* Instructions for the task: In the records, find every line with the word "Zealand" and copy it out.

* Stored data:
·····

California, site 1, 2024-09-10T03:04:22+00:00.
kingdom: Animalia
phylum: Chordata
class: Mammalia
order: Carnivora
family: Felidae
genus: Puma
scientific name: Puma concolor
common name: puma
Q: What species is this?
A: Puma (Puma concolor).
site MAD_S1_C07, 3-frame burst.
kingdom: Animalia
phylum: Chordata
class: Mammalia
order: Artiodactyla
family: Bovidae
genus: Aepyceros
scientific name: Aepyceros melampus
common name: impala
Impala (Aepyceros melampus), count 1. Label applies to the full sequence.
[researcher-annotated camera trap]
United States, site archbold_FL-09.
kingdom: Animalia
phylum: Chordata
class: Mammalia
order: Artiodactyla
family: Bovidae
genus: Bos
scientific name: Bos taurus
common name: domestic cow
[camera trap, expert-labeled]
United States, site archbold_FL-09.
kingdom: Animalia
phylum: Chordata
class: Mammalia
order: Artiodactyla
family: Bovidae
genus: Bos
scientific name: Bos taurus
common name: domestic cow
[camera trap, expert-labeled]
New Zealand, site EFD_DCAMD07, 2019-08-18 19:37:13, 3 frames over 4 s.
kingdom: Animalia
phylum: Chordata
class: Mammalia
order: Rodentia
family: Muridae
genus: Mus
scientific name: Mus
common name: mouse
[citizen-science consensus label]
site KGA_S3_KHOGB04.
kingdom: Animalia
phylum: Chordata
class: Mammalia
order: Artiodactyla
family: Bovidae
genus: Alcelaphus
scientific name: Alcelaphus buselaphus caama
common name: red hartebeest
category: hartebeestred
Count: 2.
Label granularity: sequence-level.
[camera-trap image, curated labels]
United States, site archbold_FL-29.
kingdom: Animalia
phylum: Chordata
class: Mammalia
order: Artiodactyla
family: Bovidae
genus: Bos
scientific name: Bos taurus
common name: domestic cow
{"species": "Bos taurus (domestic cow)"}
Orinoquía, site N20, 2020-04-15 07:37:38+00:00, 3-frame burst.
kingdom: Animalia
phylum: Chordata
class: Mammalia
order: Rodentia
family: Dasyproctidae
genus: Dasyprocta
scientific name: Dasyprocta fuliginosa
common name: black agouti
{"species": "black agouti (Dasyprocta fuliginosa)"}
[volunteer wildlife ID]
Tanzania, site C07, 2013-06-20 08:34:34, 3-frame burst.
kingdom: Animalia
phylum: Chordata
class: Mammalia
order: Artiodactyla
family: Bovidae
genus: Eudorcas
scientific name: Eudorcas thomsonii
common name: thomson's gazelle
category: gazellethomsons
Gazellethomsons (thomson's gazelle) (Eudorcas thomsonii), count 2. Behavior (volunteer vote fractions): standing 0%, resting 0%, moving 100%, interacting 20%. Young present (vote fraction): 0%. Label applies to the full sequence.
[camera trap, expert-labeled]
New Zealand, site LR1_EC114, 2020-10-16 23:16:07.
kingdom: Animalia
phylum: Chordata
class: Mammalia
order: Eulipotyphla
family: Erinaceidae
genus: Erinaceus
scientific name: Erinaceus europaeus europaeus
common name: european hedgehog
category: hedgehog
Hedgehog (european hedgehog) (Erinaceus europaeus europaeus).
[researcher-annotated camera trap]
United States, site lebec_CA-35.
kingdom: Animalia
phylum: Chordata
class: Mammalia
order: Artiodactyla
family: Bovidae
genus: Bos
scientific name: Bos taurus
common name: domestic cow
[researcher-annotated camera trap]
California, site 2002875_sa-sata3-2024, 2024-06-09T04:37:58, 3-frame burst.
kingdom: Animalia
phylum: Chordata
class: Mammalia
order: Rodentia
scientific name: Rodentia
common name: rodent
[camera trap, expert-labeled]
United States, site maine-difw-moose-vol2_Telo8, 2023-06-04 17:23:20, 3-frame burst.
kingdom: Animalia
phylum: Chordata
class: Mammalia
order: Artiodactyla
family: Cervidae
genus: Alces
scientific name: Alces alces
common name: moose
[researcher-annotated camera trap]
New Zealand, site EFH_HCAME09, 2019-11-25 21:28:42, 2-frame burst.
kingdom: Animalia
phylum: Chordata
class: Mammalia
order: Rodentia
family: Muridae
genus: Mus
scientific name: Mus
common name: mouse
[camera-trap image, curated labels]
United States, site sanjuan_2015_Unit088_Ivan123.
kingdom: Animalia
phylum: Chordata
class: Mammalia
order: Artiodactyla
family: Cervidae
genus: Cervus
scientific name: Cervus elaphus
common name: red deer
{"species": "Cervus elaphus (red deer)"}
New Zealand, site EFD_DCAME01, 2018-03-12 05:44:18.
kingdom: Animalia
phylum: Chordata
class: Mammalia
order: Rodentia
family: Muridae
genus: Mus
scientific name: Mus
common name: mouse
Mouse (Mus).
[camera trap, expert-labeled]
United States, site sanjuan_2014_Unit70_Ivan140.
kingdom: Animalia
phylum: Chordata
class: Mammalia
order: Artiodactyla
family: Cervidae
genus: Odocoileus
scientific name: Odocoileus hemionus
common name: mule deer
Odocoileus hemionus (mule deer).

·····

* Task output:
New Zealand, site EFD_DCAMD07, 2019-08-18 19:37:13, 3 frames over 4 s.
New Zealand, site LR1_EC114, 2020-10-16 23:16:07.
New Zealand, site EFH_HCAME09, 2019-11-25 21:28:42, 2-frame burst.
New Zealand, site EFD_DCAME01, 2018-03-12 05:44:18.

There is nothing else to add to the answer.